> What is needed:
Take the line that contains "How great is" and each line after it in the material below, and transcribe them exactly, stopping at the end.

[Extracted records]
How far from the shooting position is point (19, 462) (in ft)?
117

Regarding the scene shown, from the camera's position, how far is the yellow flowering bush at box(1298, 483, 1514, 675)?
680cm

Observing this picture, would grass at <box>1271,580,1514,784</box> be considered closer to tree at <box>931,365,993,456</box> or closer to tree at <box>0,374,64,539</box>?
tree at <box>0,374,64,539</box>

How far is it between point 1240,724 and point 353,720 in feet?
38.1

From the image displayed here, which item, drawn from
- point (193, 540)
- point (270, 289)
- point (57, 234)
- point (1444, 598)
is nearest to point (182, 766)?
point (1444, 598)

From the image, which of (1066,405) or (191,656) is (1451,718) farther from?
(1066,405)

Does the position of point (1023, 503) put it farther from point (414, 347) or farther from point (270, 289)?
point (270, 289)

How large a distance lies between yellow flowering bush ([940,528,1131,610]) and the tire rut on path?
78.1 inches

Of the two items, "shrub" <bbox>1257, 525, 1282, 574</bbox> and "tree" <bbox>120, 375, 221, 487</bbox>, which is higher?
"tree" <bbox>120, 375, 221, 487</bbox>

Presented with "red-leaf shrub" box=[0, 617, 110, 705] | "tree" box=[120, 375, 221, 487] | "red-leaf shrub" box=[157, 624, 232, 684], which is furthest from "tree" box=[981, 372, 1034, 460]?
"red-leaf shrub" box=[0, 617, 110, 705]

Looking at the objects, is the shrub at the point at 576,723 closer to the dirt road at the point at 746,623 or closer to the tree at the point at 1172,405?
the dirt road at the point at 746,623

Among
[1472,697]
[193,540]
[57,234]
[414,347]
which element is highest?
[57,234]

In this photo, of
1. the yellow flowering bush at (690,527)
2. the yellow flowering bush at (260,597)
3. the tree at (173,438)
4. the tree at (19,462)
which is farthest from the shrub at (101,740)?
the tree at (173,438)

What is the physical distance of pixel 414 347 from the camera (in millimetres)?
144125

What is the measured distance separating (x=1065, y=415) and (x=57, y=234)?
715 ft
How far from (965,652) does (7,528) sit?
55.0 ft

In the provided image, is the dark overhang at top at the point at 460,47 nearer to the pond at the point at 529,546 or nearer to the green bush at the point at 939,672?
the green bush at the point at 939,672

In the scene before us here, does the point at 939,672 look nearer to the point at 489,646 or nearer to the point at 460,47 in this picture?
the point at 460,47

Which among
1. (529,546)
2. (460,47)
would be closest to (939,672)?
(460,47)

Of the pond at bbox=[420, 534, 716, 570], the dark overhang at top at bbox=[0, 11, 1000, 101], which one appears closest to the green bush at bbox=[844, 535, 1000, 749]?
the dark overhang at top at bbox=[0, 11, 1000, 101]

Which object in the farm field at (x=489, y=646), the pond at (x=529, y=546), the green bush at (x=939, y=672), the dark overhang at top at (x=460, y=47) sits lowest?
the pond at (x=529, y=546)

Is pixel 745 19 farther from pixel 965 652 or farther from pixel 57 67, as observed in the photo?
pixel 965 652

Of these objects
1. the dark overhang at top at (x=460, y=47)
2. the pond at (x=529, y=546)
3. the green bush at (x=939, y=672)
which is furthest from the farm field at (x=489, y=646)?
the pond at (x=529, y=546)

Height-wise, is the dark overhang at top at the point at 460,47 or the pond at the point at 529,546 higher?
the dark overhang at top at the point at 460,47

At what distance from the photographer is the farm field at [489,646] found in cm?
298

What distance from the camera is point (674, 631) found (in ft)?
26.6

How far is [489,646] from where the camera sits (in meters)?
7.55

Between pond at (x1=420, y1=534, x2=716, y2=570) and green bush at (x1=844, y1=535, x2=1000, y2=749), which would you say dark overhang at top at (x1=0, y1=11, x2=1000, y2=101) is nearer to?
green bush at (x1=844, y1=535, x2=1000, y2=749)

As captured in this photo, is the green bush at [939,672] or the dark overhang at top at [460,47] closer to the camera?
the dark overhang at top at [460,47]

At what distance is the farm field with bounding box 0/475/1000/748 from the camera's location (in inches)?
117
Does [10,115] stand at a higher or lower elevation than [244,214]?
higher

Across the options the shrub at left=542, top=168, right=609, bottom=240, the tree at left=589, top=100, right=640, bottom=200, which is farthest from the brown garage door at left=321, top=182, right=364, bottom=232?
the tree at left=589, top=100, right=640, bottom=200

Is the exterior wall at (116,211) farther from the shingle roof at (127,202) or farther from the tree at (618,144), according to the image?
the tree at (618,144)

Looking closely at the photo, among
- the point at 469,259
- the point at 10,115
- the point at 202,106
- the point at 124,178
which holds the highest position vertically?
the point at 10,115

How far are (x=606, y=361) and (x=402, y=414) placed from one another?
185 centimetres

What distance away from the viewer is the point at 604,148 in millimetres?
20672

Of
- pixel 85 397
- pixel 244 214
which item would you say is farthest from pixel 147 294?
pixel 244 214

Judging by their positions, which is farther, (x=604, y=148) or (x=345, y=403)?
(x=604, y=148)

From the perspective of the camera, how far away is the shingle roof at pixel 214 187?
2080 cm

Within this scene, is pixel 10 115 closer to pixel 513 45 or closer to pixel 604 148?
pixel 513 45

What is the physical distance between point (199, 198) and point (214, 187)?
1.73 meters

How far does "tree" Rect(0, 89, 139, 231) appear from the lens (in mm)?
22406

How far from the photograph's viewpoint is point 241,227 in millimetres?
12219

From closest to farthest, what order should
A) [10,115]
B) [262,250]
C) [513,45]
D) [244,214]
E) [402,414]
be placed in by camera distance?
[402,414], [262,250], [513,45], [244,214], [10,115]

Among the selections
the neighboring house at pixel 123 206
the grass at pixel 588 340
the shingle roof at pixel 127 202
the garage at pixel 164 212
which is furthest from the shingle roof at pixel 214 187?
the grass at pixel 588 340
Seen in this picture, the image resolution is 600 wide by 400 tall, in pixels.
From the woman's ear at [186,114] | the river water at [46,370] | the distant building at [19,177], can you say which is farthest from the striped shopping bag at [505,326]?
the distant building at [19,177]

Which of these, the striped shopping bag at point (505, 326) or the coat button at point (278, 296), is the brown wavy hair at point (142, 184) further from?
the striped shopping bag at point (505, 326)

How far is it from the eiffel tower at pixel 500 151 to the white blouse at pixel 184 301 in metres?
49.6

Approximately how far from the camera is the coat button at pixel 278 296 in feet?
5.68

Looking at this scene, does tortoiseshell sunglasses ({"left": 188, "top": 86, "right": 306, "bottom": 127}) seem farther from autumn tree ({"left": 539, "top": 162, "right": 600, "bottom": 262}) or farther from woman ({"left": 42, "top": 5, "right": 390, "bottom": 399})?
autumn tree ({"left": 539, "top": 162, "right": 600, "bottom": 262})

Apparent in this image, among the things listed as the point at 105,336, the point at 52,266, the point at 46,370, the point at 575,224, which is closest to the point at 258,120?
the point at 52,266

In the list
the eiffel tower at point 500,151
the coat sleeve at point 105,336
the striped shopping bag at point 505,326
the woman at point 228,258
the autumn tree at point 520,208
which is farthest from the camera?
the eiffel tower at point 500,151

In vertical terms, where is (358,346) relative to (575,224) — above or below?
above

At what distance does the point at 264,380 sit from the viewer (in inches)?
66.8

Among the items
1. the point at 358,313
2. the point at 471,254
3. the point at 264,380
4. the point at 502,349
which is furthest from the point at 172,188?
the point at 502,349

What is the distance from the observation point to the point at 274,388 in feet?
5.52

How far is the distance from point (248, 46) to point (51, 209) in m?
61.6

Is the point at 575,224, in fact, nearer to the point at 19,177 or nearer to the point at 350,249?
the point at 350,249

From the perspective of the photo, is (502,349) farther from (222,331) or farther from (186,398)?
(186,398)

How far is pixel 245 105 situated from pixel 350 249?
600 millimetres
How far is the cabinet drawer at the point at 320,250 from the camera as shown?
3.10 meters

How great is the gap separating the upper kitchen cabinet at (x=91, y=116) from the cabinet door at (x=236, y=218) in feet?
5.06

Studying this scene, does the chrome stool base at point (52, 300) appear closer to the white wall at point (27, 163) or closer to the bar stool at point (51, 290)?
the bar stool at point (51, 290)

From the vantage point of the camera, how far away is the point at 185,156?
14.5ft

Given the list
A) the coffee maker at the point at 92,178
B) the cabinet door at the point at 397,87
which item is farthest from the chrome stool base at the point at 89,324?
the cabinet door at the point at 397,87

> Response below:
How great is the gap separating the upper kitchen cabinet at (x=91, y=116) from the cabinet door at (x=236, y=218) in feet?
5.06

Studying this scene, does the chrome stool base at point (52, 300) appear closer to the white wall at point (27, 163) or closer to the bar stool at point (51, 290)?
the bar stool at point (51, 290)

From the vantage point of the camera, how far away is the point at 185,156?
14.5ft

Given the list
A) the coffee maker at the point at 92,178
B) the cabinet door at the point at 397,87
which item is farthest from the chrome stool base at the point at 89,324?
the cabinet door at the point at 397,87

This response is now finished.